Performance improvement during run of instrumented code #172

pjanotti · 2018-08-13T16:08:06Z

This PR has a set of small set of low risk optimizations. Coverlet can do much better than this PR by using indexes when calling the tracker code instead of relying on strings and dictionaries, however, that is a much more risky change and needs to be carefully tested and validated. I'm putting this PR up so we can ensure that on next release at least these performance gains are in place, hopefully, me or somebody has a chance to go for this more complete optimization.

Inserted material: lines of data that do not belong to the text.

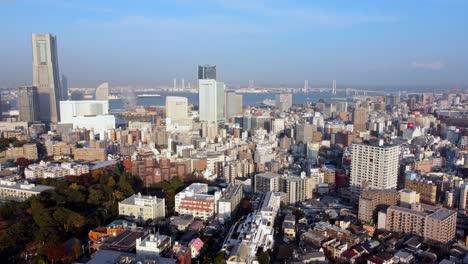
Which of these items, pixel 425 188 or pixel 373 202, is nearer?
pixel 373 202

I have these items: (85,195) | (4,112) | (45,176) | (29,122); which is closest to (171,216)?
(85,195)

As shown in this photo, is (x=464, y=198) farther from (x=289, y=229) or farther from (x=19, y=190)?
(x=19, y=190)

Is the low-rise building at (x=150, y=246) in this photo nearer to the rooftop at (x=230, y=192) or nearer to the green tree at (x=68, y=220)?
the green tree at (x=68, y=220)

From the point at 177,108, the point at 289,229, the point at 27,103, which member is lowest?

The performance effects were measured against the test project System.Text.Encodings.Web.Tests in dotnet/corefx repo. This project was selected for optimization because it takes around 6 seconds to run it without instrumentation but was taking almost 300 seconds using coverlet 2.1.1. Recent changes to fix BadImageFormatException brought this down already to ~170 seconds in release 2.2.1. This PR brings it down a bit further to down to ~115 seconds.

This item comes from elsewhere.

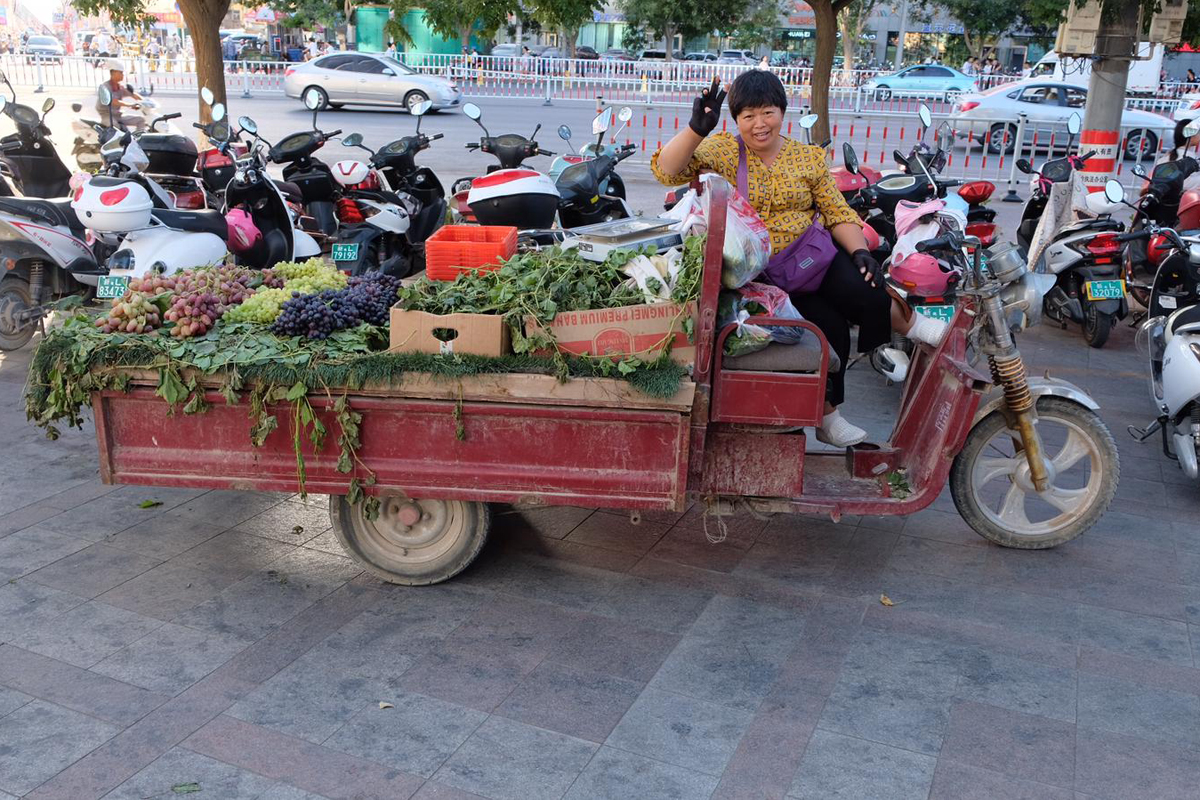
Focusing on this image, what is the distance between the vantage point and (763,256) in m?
3.70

Version	RunTestsForProject (ms)	% reduction from previous	From 2.1.1
2.1.1	295,168	N/A	N/A
2.2.1	168,524	42.91%	42.91%
This PR	113,427	32.69%	61.57%

The main performance gain comes from a custom comparer for the strings used in the code to track execution. Since these strings typically differ only on the end (e.g.: prefix for temp folder of hits file is always the same), using a comparer that generates hashes based only on the final chars of the strings saves considerable amount of work.

Some of the changes affect InstrumentationTask and CoverageResultTask. However, for the targeted project the times of InstrumentationTask (~1,250 msec) and CoverageResultTask (less than 200 msec) were too small in relation to the test execution time and as such I didn't focus on improving them, just ensuring no regression on them. The changes regarding these two tasks were expected to have effect only if a large number of source or hit files were being used by the targeted project.

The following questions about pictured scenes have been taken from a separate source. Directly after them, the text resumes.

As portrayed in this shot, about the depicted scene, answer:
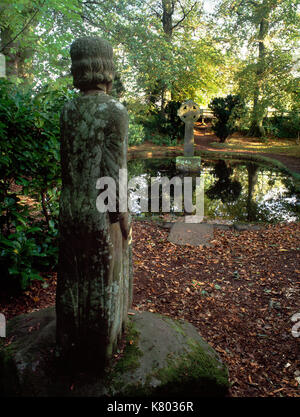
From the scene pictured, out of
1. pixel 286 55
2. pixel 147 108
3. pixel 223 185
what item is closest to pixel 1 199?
pixel 223 185

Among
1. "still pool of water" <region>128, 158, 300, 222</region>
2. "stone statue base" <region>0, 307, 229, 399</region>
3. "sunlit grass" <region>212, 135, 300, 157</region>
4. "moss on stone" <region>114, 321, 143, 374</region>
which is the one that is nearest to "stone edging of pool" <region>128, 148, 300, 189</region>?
"still pool of water" <region>128, 158, 300, 222</region>

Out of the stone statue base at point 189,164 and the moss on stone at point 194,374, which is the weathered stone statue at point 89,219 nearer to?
the moss on stone at point 194,374

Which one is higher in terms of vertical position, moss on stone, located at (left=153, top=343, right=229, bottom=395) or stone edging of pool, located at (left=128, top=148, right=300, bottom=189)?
stone edging of pool, located at (left=128, top=148, right=300, bottom=189)

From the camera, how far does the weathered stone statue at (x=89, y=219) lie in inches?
76.9

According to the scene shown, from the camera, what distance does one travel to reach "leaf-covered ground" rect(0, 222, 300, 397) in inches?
121

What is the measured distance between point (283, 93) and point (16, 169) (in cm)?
1456

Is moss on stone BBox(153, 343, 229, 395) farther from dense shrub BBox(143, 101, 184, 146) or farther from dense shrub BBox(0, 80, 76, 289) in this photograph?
dense shrub BBox(143, 101, 184, 146)

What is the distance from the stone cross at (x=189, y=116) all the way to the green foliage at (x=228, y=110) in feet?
24.3

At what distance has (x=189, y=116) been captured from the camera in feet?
48.1

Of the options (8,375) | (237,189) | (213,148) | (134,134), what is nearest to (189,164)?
(237,189)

Renames and restore perf test

pjanotti · 2018-08-13T16:11:02Z

/cc @tarekgh

tonerdo · 2018-08-13T16:26:42Z

src/coverlet.core/Instrumentation/Instrumenter.cs

            if (!_result.Documents.TryGetValue(sequencePoint.Document.Url, out var document))
            {
                document = new Document { Path = sequencePoint.Document.Url };
-                documentIndex = _result.Documents.Count;
+                document.Index = _result.Documents.Count;


Oh shit, why didn't I think of this 😄

tonerdo · 2018-08-13T23:44:27Z

src/coverlet.tracker/CoverageTracker.cs

@@ -25,7 +26,7 @@ public static void MarkExecuted(string file, string evt)
        {
            if (t_events == null)
            {
-                t_events = new Dictionary<string, Dictionary<string, int>>();
+                t_events = new Dictionary<string, Dictionary<string, int>>(_stringHashSuffixComparer);


You know, now that I think of it there's really no reason to store the path to the hits file as a key in a dictionary. By design, the hits file for an assembly remains the same for an entire test session. Also, the coverage.tracker assembly is usually loaded by the runtime in different contexts for each assembly that depends on it so there's no chance of multiple instrumented assemblies supplying conflicting information.

I believe this approach was added when we had multiple separate gzipped hits files because some users were experiencing considerable disk usage due to large hits files. That's no longer the case.

In this case we can simply make the hits file a field and assign to it once (if it evaluates to null) and have a standalone Dictionary<string, int> to store the marker information.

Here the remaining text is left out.